Gary Edmiston is principal, ECG Management Consultants, Inc., San Diego, and a member of HFMA's San Diego Imperial Chapter (gedmiston@ecgmc.com).

David Wofford is senior manager, ECG Management Consultants, Inc., San Diego, and a member of HFMA's San Diego Imperial Chapter (dwofford@ecgmc.com).


Sidebar

Integrating with Physicians to Manage Costs

To understand why alignment with physicians is increasingly important to hospitals' financial success, it first must be understood that overall reimbursement levels are not going to increase. Therefore, the management of costs in three categories will be critical.

Traditional areas for cost reduction (such as labor, supply chain, and outsourcing of select services). Many organizations do a reasonably good job of controlling costs in areas that have typically been the focus of cost reduction initiatives, and additional targets of opportunity exist within this category.

Reduction of the cost of care per unit of service (for example, reducing unnecessary services or coordinating patient throughput when the hospital is reimbursed on a DRG basis). Increased interest in gainsharing arrangements in recent years indicates that the potential for cost savings from economic integration with physicians could be significant. The shared-savings programs to be implemented in 2012 will require additional alignment with physicians to control costs by episode of care.

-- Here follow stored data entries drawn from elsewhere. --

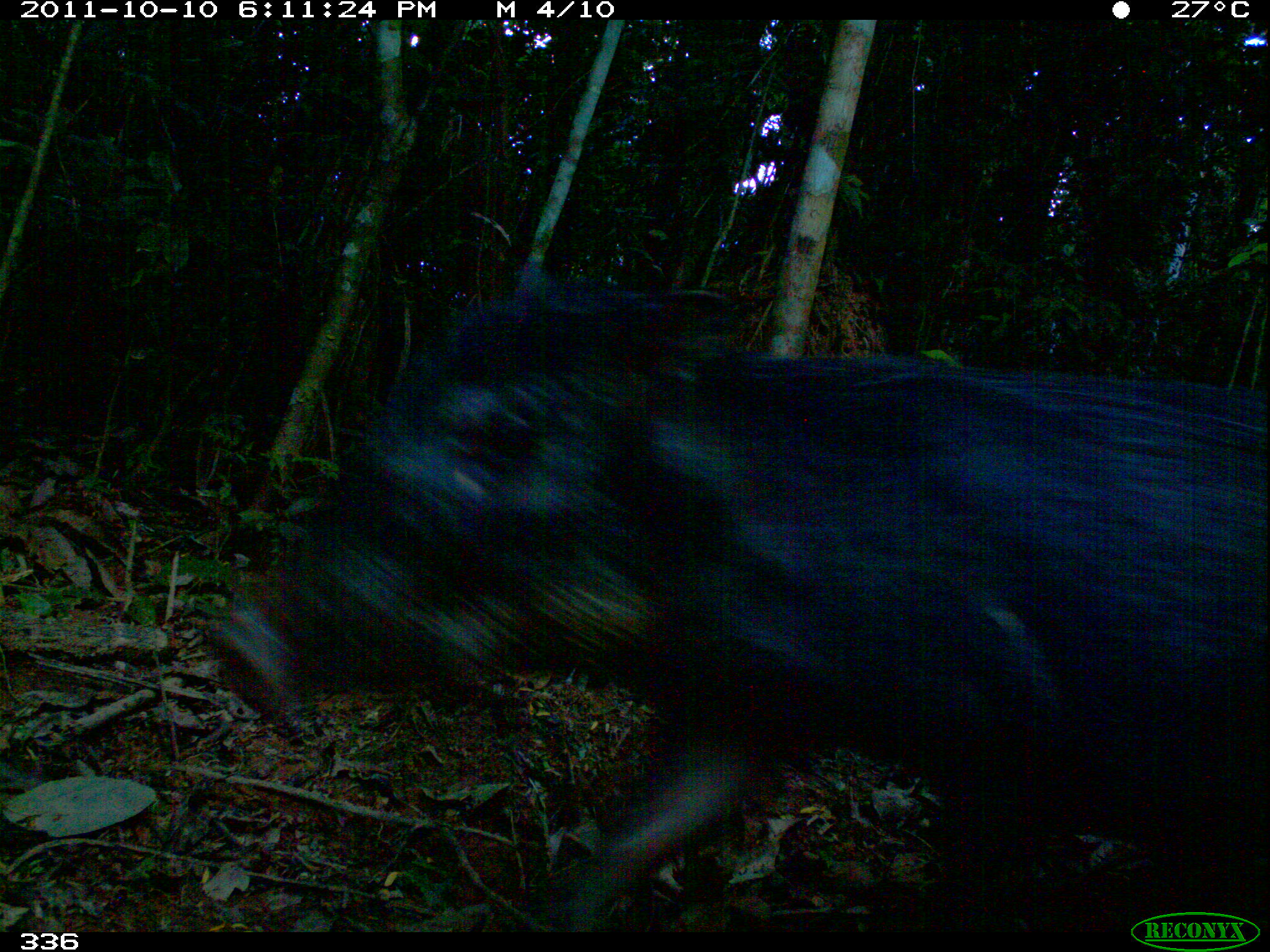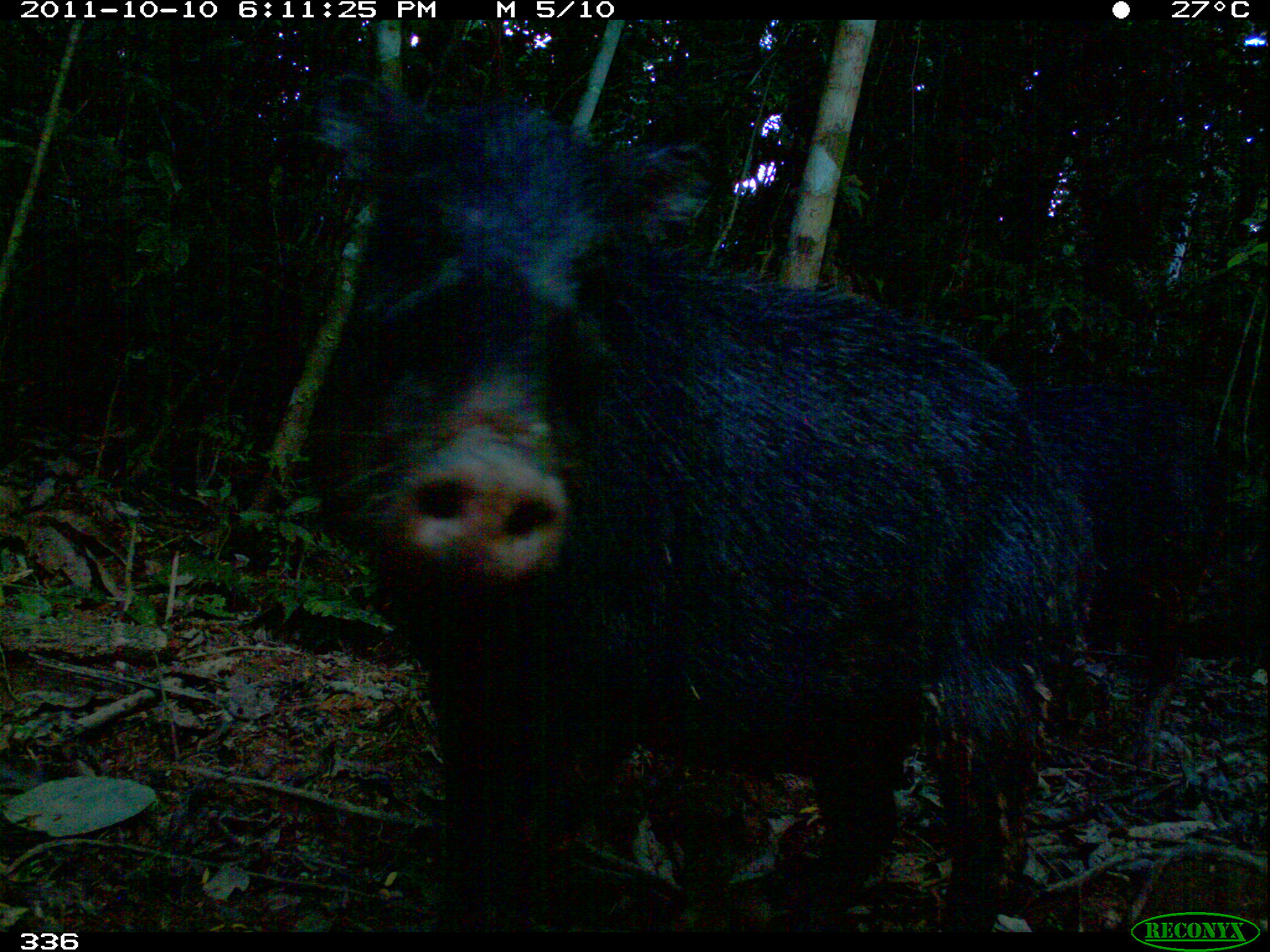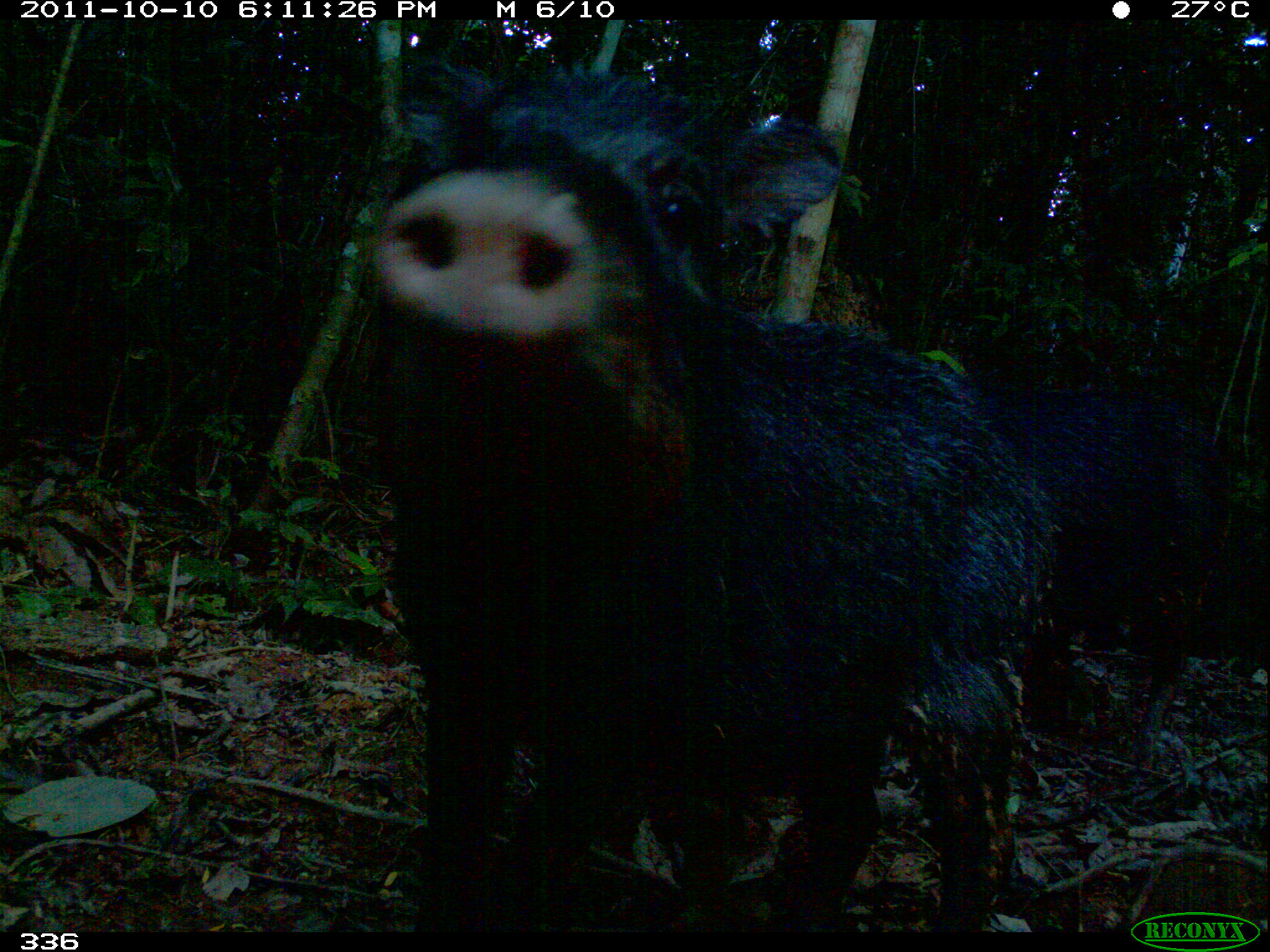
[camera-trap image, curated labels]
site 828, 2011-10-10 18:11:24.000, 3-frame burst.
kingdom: Animalia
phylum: Chordata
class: Mammalia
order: Artiodactyla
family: Tayassuidae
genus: Tayassu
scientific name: Tayassu pecari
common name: white-lipped peccary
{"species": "Tayassu pecari (white-lipped peccary)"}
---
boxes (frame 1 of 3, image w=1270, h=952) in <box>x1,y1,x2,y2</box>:
tayassu pecari: <box>207,268,1270,932</box>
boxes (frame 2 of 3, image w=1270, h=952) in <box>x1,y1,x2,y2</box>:
tayassu pecari: <box>314,71,1091,931</box>; <box>1017,374,1217,775</box>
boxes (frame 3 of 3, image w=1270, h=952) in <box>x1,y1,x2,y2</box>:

Reduction of the total cost of care for a given disease or population. This reduction is accomplished by eliminating unnecessary care, choosing more cost-effective treatments, and/or selecting conservative therapy rather than more costly interventions.

It's worth noting that most hospitals are well versed in the first category for cost reduction, somewhat able to manage the second, and completely unequipped to do anything about the third. This is because the need for collaboration with physicians increases with each step in cost management. Hospitals may not need physicians to help them obtain better pricing on surgical supplies, but they absolutely need their leadership to efficiently manage chronic conditions. Notably, it is the third category, reduction of total costs of care, that is the focus of healthcare reform-and this is where providers can have the greatest impact.